- PASSAGE SHOWN
____

Processor

Introduction

DeepRec Serving Processor is a library for online high-performance services. It is based on DeepRec and support the following functions:

● Supports automatic discovery and import of full models;

● Support incremental model updates, reduce the time consumption caused by loading the model, and make the model online more real-time;

● Supports asynchronous update of models to reduce online serving performance jitter;

● Support model rollback to different versions;

● Support model WarmUp, avoiding the problem of a slow start when loading the model for the first time;

● Support model local storage (memory + Pmem + SSD) and distributed storage services (multi-node shared storage model parameters), etc.

● Compatible with native Tensorflow, it can also serve normally for graphs trained with native Tensorflow.

● The easy-to-use API interface makes it easier for users to use.

The Processor is an independent .so file that users can easily link to their own Serving RPC framework.

Compile

Compile detailscompile processor, we will get “libserving_processor.so” after compiling.

Usage

Users can use it in two ways:

First, directly dlopen in the user framework code to load the symbols in so.

Second, use the header files “serving/processor/serving/processor.h” and “libserving_processor.so”.

Attention: If you are not using DeepRec docker, then some additional .so dependencies may be required, including: libiomp5.so，libmklml_intel.so，libstdc++.so.6. You can download them directly from here.

C API

Processor provides the following C API interfaces, and users need to call the following interfaces in their Serving framework.

1) initialize

void* initialize(const char* model_entry, const char* model_config, int* state);

Args:

model_entry: By default, the string “” is passed (note that it is not NULL).

model_config: The json content read from the configuration file.

state: Return to the user the status of the Serving framework, 0 is normal, -1 is abnormal.

Return value: Return a pointer, which is the model_buf argument in the process function below. This argument needs to be passed in each time the process funtion is called.

Usage: The initialize function is called once when the Serving RPC framework starts. The framework needs to save the returned pointer, and this parameter needs to be passed in when the process function is subsequently called.

Example:

const char* entry = "xxx";
const char* config = "json configs";
int state = -1;
void* model = initialize(entry, config, &state);

2) process

int process(void* model_buf, const void* input_data, int input_size, void** output_data, int* output_size);

Args:

model_buf: The returned pointer value of initialize function.

input_data: The user request serialized into a byte stream by protobuf, the protobuf format is shown in PredictRequest “data format” below.

input_size: The size of the request.

output_data: The result returned by the prediction is a serialized byte stream in the protobuf format. For the protobuf format, see PredictResponse “data format” below. (Note: The returned buffer is allocated on the heap memory, and the user framework needs to be responsible for reclaiming the memory, otherwise there will be a memory leak.)

____

- SOURCE MATERIAL
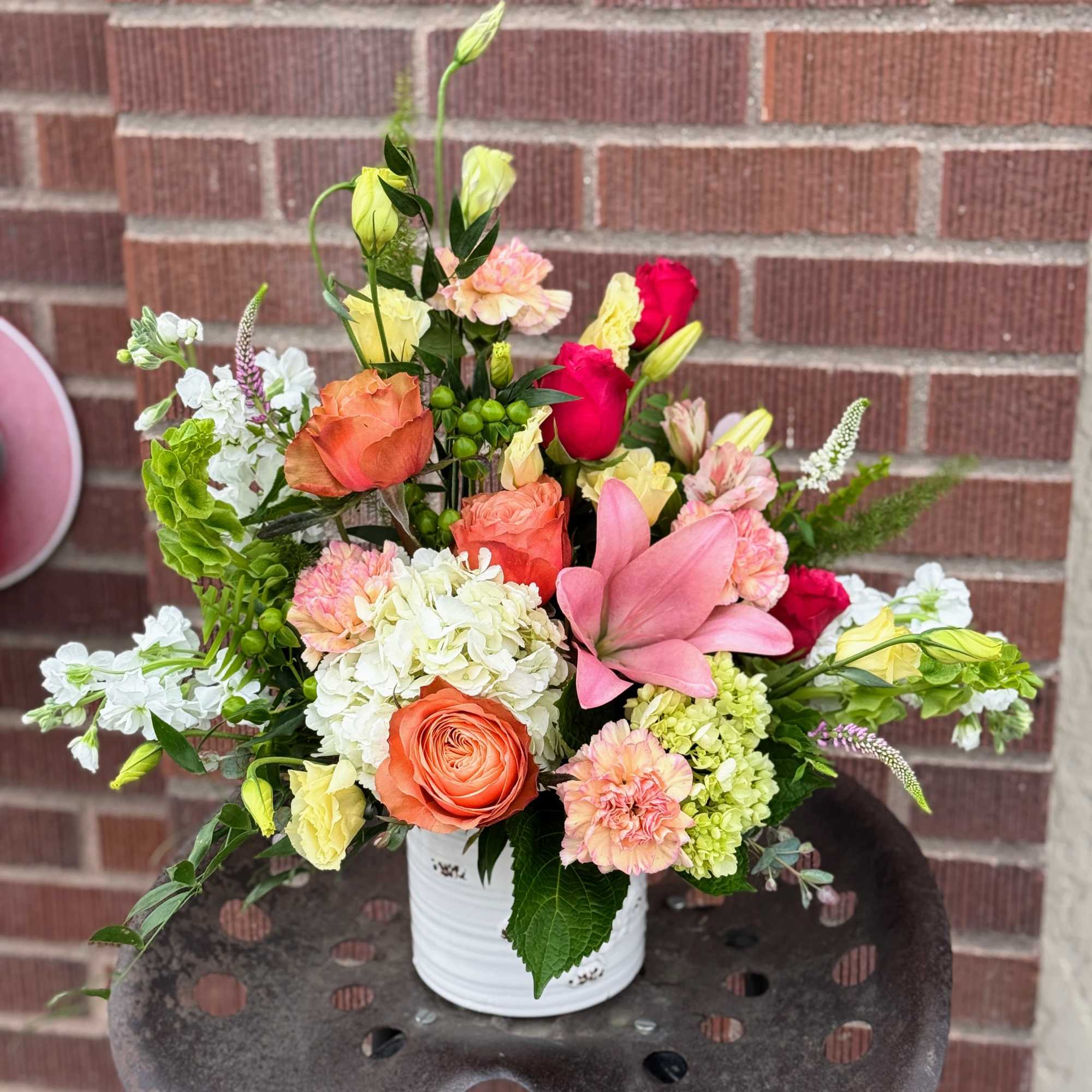 Mixed bouquet in a white container with pink, orange, yellow, and white blooms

____

- PROBLEM A
According to the DeepRec Serving Processor page, why must the user framework reclaim the memory behind output_data after calling process?
- PROBLEM B
List every additional .so dependency that the DeepRec Serving Processor page says may be required when DeepRec docker is not used.
- PROBLEM C
Write the next part of the DeepRec Serving Processor page, starting after its final sentence.

- TASK ANSWER A
The buffer returned in output_data is allocated on the heap, so the user framework is responsible for reclaiming that memory. Otherwise, a memory leak occurs.

- TASK ANSWER B
libiomp5.so, libmklml_intel.so, libstdc++.so.6

- TASK ANSWER C
output_size: The size of the response.

Return value: Return status code, 200 means OK, 500 means service error.

Usage: The user Serving framework receives the request sent by the Client. If the requested data format is valid for the Processor (see “Data Format” below), it can directly call the Process function to perform prediction. If the data format is invalid, it needs to be converted into the format required by the Processor (see “Data Format” below) and then call the Process function.

Example:

void* model = initialize(xx, xx, xx);
...
char* input_data = "xxx";
int input_size = 3;
void* output_data = nullptr;
int output_size = 0;
int state = process(model, (void*)input_data, input_size, &output_data, &output_size);

3) get_serving_model_info

int get_serving_model_info(void* model_buf, void** output_data, int* output_size);

Args:

model_buf: The returned pointer value of initialize function.

output_data: The returned result is a serialized byte stream in protobuf format. For the protobuf format, see ServingModelInfo “data format” below. (Note: The returned buffer is allocated on the heap memory, and the user framework needs to be responsible for reclaiming the memory, otherwise there will be a memory leak.)

output_size: The size of output_data.

Return value Return status code, 200 means OK, 500 means service error.

Usage: Users can call this API query when they need information about the model currently being served.

Example:

void* model = initialize(xx, xx, xx);
...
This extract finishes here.